8Die Kläger beantragen (schriftsätzlich),
9die Beklagte unter Aufhebung des Bescheides vom 10. Juli 2014 zu verpflichten, von ihrem Selbsteintrittsrecht Gebrauch zu machen, ein Asylverfahren durchzuführen, sie als Asylberechtigte anzuerkennen und festzustellen, dass die Flüchtlingseigenschaft aus § 3 bis 3e AsylvfG vorliegt,hilfsweise, die subsidiäre Schutzberechtigung aus § 4 AsylVfG und § 60 Abs. 5 und 7 AufenthG festzustellen.
10Die Beklagte beantragt (schriftsätzlich),
11die Klage abzuweisen.
12Sie bezieht sich zur Begründung auf den angefochtenen Bescheid.
13Die Kammer hat einen Antrag der Kläger auf Gewährung vorläufigen Rechtsschutzes mit Beschluss vom 18. August 2014 (6a L 1234/14.A) abgelehnt.
14Mit Schriftsatz vom 7. Januar 2015 hat das Bundesamt mitgeteilt, dass die Kläger sich der beabsichtigten Überstellung durch Untertauchen entzogen hätten.
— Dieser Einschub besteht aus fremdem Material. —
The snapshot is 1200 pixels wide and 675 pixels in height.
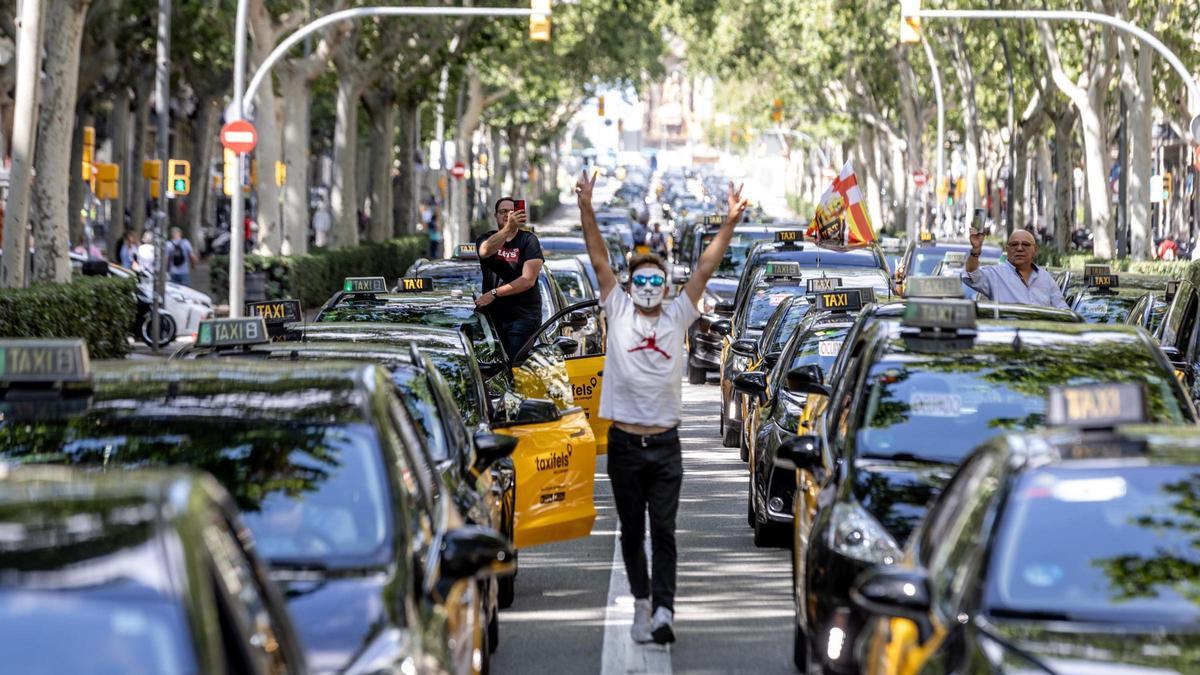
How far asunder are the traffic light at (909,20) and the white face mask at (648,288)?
854 inches

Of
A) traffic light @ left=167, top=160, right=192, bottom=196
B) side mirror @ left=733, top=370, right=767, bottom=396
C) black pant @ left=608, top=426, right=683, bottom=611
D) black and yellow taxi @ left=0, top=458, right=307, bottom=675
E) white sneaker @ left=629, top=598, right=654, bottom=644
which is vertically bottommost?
white sneaker @ left=629, top=598, right=654, bottom=644

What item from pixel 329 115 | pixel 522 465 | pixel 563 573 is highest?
pixel 329 115

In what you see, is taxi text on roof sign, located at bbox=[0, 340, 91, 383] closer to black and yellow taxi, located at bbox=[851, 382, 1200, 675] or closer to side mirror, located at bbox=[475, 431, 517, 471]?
side mirror, located at bbox=[475, 431, 517, 471]

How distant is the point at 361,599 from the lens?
6.41 meters

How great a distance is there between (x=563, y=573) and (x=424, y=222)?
238ft

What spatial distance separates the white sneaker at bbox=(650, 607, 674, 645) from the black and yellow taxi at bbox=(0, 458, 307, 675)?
542 cm

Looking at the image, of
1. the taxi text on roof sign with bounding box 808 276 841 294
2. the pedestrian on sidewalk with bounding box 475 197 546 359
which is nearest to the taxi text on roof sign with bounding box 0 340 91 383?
the pedestrian on sidewalk with bounding box 475 197 546 359

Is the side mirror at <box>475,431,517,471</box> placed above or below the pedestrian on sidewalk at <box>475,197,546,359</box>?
below

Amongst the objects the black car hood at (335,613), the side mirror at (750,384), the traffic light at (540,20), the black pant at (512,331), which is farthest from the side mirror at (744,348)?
the traffic light at (540,20)

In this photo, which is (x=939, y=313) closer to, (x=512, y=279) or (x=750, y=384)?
(x=750, y=384)

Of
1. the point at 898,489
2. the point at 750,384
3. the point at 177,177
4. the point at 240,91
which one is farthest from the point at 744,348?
the point at 177,177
15Wegen der weiteren Einzelheiten des Sach- und Streitstandes wird auf den Inhalt der Gerichtsakten und der beigezogenen Verwaltungsvorgänge ergänzend Bezug genommen.
16Entscheidungsgründe:
17Das Gericht kann gemäß § 102 Abs. 2 Verwaltungsgerichtsordnung (VwGO) trotz des Ausbleibens der Beteiligten in der mündlichen Verhandlung entscheiden, da die Beteiligten ordnungsgemäß geladen und auf die Folgen eines Fernbleibens von der mündlichen Verhandlung hingewiesen worden sind.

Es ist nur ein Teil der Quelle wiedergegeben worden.